Oh, it's certainly not unknown ...
>If you have any information on this beer, if you've seen it, how to get it,
>who has it, etc., I'd like to hear from you.
Ron, I've never heard of its being imported to the U. S., and one reason
for that may well be that your opinion of the beer is far better
than most people's. I thought it was a fine beer to knock
back after working on the plumbing of my in-laws' house in Paris,
but not the sort of beer I'd actively go looking for; at least not
when it shared market shelf space with Chimay, Orval, Mort Subite,
= Martin Lodahl Systems Analyst, Capacity Planning, Pacific*Bell =
= mal...@pacbell.com Sacramento, CA USA 916.972.4821 =
= If it's good for ancient Druids runnin' nekkid through the wuids, =
= Drinkin' strange fermented fluids, it's good enough for me! (Unk.) =
You're quite right.... Here in France, pelforth brune is quite
common, and not at all sought after. But then I suppose it's part of
human nature as you always want what you can't get (e.g. the last
trend beerwise in Paris is Samuel Adams....); the other beers you
mention are definitely more ineteresting (apart for Jenlain, may be),
but if anyone really appreciates pelfort the I guess I'll go and have
one for them tonight....
OL> You're quite right.... Here in France, pelforth brune is quite
OL> common, and not at all sought after. But then I suppose it's part
OL> of human nature as you always want what you can't get (e.g. the last
OL> trend beerwise in Paris is Samuel Adams....)
What's the verdict on 3 Monts? We see it regularly at only one outlet here in
the Washington, DC area and pick some up almost every time. One of our
regular dinner guests knows about our preference and always brings some over
for dinner, also. Apart from the Saint Sylvester Winter Ale we had last
weekend, and the Biere de Garde de Saint Leonard I used to get infrequently in
Canada, the 3 Monts is our favourite French/Flemish brew.

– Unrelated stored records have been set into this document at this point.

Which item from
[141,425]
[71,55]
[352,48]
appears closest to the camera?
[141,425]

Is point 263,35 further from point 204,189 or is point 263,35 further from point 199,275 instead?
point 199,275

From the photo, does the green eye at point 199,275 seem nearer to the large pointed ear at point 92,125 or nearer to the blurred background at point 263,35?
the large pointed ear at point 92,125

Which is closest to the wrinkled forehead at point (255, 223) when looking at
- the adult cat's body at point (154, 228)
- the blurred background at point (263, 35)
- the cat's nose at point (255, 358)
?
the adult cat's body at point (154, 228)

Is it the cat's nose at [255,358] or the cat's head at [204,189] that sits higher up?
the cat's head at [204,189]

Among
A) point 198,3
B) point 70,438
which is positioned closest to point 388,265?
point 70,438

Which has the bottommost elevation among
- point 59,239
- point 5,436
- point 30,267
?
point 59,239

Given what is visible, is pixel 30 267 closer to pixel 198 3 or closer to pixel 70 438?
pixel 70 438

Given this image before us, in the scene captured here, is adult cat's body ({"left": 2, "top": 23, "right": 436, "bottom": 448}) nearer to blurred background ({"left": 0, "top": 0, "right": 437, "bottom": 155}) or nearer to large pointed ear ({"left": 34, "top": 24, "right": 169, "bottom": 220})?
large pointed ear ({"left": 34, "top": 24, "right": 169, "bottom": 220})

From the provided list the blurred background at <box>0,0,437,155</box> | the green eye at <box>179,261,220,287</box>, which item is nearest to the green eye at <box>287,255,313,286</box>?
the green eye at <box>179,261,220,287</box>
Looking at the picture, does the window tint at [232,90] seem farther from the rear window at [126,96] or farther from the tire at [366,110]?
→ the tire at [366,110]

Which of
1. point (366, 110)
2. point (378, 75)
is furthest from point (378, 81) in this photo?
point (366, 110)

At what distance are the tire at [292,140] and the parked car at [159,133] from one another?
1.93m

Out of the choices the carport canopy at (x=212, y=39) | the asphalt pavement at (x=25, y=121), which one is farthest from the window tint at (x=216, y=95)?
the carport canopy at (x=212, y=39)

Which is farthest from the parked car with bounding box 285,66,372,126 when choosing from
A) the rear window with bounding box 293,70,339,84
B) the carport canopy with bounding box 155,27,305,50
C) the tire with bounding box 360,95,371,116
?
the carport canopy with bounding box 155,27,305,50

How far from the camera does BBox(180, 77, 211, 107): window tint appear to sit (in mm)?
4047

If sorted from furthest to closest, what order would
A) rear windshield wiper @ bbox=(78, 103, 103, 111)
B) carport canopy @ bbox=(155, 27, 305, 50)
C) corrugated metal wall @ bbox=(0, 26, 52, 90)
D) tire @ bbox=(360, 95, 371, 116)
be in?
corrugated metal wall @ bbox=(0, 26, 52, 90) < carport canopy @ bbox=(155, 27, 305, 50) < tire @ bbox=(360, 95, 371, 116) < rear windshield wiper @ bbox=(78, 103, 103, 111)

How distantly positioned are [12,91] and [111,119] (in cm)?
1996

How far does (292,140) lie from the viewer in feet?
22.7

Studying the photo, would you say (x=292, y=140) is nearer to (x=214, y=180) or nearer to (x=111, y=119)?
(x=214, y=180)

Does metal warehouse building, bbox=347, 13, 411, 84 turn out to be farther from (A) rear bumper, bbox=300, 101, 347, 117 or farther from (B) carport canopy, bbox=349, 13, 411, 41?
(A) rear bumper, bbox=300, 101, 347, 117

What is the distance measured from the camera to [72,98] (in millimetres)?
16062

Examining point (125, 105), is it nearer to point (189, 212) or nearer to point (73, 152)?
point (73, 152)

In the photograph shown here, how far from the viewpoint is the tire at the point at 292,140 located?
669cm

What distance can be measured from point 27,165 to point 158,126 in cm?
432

> but not the sort of beer I'd actively go looking for; at least not
> when it shared market shelf space with Chimay, Orval, Mort Subite,
> Jenlain, etc.
Are these dark beers? I spent several weeks in France a few years back trying
as many different French beers as I could get. I love dark, bock, porters and
stouts, and this was most tasty and refreshing. Although I like Pilsners and
lighter ales as well, my tastes definitely run to the dark.
The remark was mine.
Chimay is a Trappist, brewed in a monastery in Belgium, commonly available
in France. They make four variations, and sell three of them to the
public. The "red" is a sort of dark amber with a very distinctive
flavor rich in esters and phenolics, and rich in malt. The "white"

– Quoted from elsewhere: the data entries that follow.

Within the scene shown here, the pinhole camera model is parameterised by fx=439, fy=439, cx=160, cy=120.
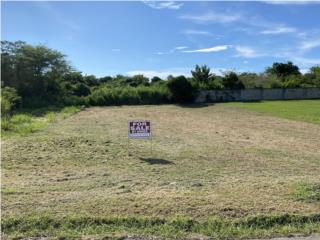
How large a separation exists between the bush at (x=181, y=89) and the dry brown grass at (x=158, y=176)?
3116cm

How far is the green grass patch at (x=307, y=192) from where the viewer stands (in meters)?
6.09

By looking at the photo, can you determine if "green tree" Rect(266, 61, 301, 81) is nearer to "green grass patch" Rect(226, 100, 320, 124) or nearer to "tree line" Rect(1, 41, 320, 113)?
"tree line" Rect(1, 41, 320, 113)

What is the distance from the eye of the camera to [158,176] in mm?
8273

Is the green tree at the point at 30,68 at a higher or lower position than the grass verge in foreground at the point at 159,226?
higher

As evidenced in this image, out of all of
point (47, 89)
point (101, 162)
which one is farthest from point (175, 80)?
point (101, 162)

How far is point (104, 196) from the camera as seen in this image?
20.9 feet

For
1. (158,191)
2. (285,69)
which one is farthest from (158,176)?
(285,69)

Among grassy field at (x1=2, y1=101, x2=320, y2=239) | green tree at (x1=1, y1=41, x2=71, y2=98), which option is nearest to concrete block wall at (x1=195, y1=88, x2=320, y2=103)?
green tree at (x1=1, y1=41, x2=71, y2=98)

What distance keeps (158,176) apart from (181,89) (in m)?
38.3

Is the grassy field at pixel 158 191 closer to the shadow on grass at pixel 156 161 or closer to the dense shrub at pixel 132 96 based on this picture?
the shadow on grass at pixel 156 161

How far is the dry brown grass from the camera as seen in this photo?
18.8 feet

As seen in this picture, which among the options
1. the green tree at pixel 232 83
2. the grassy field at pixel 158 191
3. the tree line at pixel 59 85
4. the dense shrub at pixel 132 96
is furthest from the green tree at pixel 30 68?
the grassy field at pixel 158 191

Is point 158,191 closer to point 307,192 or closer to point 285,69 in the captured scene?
point 307,192

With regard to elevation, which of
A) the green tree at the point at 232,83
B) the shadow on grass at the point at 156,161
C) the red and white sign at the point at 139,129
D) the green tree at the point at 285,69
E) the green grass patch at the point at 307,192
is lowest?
the shadow on grass at the point at 156,161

is paler, stronger, hoppier, with less in the way of malt flavors.
The "blue" (gold, in the USA) is dark, "raisiny," complex; perfect
with moules marinieres.
Orval is also a Trappist, but couldn't be more different. A very
hoppy beer, with a fabulous nose!
Mort Subite is a lambic: a spontaneously-fermented Belgian beer.
The Gueuze is sour, clean, crisp, complex. The peche is sweet and
fruity, a good accompaniment to a fruit dessert, but to my tastes,
horrid on its own. The cassis is sweet and syrupy, but a reasonable
aperitif. The rest of the variations are reasonable examples of
Jenlain is the only French beer in the group, but only by political
accident, as the brewery is about 15 minutes from the Belgian border,
by conservatively-driven car. It's an example of the Biere de Garde
style, which has always seemed very Belgian in its approach to me.
Amber, sweet, malty, well-balanced.
All these beers are commonly available in France.